Believe me, I know all of the excuses and reasons to procrastinate, even seemingly valid ones like, “I will have more time to shoot if I pay someone to edit.” I guarantee you the best way to see your photography improve is to edit your photos. If you really want to learn a lot while editing try shooting the same event with another photographer and then edit them all yourself.
A number of things happen when we do this:
- Ideas and inspiration crop up when you slow down and really examine your photos. Many times I have noticed a reflection or shadow in a shot and I’m left thinking, “Oh man! I can’t wait to try another shot like this…”
- It puts you in the position of your client. Take a minute to imagine what the client will think when they see your images. Will they be impressed? Will they notice that the focus isn’t perfect? Will they notice if it’s a little bit crooked? Did you meet their expectations?
- It will show you what you overlooked. Some photographers, myself included, have a gift for missing the obvious sometimes. We are too busy looking at the light or composition that we failed to realize the subject is picking his nose.
- You will be able to spot trends in your style. Much to my frustration I recently discovered that I had an extremely annoying habit of tilting every photo I shot. I didn’t even realize it until I started seeing it in all of my photos. Now I know, and I don’t shoot like that any more.
- Every crappy photo will serve as a reminder to do it better next time. Look at your photos until you’re disgusted with them, until you’re ready to do something about it. Take responsibility for them. Study them. Learn from them. Then do it right next time. P.S. This won’t work if you blame the client, or the venue, or the lighting, or anything but yourself. Step up and own it.
- It enables you to compare differences side by side. Often during a shoot I will try a few different options or ideas. When editing these photos I can see what worked and what didn’t.
- It gives you time to think about your photos. The most limited resource during most shoots is time (wedding photographers in particular know this). When you have such a narrow window of opportunity you can’t afford to stop and ponder your options; you’ve got to go with what you know or cross your fingers and hope for the best. When that time constraint is lifted (i.e. well after the shoot is over) you should analyze your shots. If you had more time, what would you have done differently?
- It teaches you to look for the potential and then capitalize on it. It truly is a skill to be able to look at a photograph and say, “It needs a little of _____.” Editors are taught to look for the potential in a photograph. Photographers should learn to do the same.
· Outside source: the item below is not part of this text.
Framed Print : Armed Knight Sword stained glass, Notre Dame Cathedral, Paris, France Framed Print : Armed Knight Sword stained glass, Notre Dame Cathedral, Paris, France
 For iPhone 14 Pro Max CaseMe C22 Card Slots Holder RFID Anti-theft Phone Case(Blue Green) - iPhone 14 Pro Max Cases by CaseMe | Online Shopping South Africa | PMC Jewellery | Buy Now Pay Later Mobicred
- It helps you find the story within the frame –the subplot, if you will. Try playing around with that crop tool. You’ll be surprised at how much you can cut out of an image and still tell the story. This is great fodder thinking of new shots, and good reason to invest in a telephoto lens.
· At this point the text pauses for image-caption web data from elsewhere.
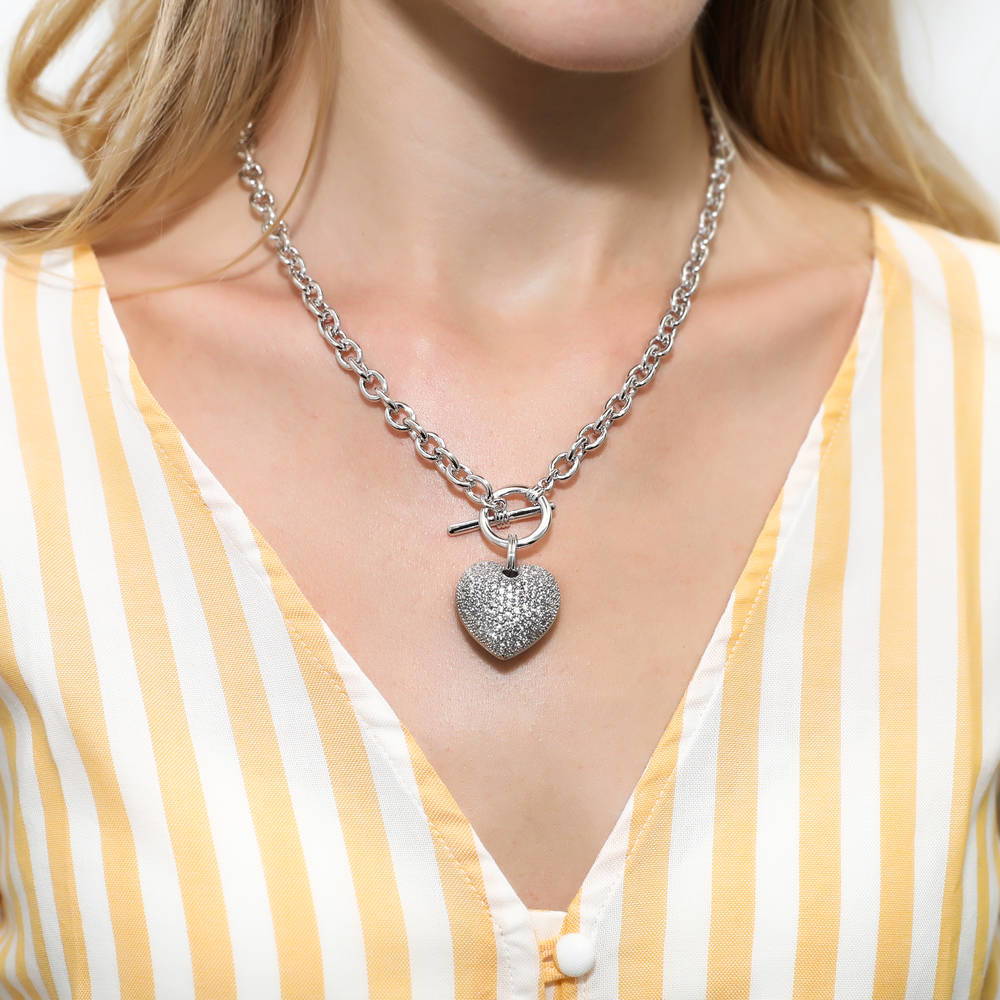 Model wearing Heart Toggle Necklace, 14 of 16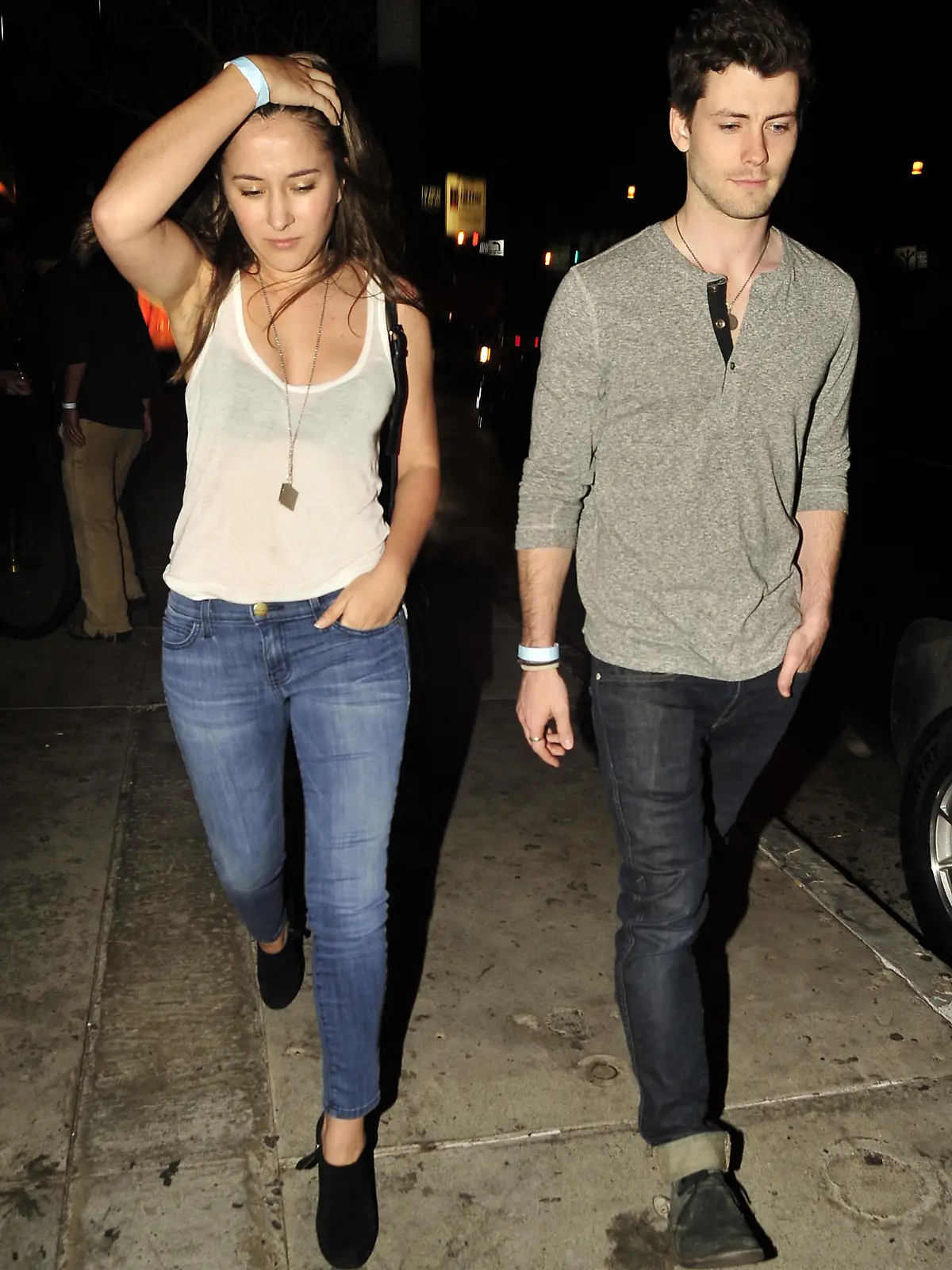 Actress Zelda Williams walks to her car with a Mystery Man at Bootsy Bellows on April 11, 2014.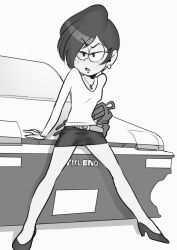 Rule 34 | 1girl, aged up, arm support, asymmetrical bangs, belt, breasts, car, earrings, facing viewer, freckles, full body, greyscale, half-closed eyes, high heels, highres, jewelry, kaze fukeba nanashi, leaning against vehicle, legs apart, long legs, looking at viewer, miniskirt, monochrome, motor vehicle, nickelodeon, pencil skirt, pendant, pink background, pumps, ronnie anne santiago, shirt, shoes, skinny, skirt, small breasts, standing, the casagrandes, the loud house, toyota, toyota sprinter trueno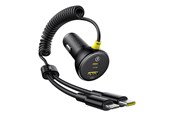 Mobil - Adaptere & Opladere - Baseus Circular 60W USB-A + USB-C Car Charger with Built-in Lightning + USB-C Cable 1.4m - Black - C00035902121-01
- It rehashes the technical settings of your camera. You don’t have to edit photos for long before you begin to understand what White Balance does.
- In short, editing teaches you how to take better pictures.
Editing is an altogether different skill set than shooting photos. Simply knowing how to apply a filter or preset is not enough. Learn the craft of editing and your photography will be better because of it. There is a saying in the film industry: “The best editors are cinematographers, and the best cinematographers are editors.”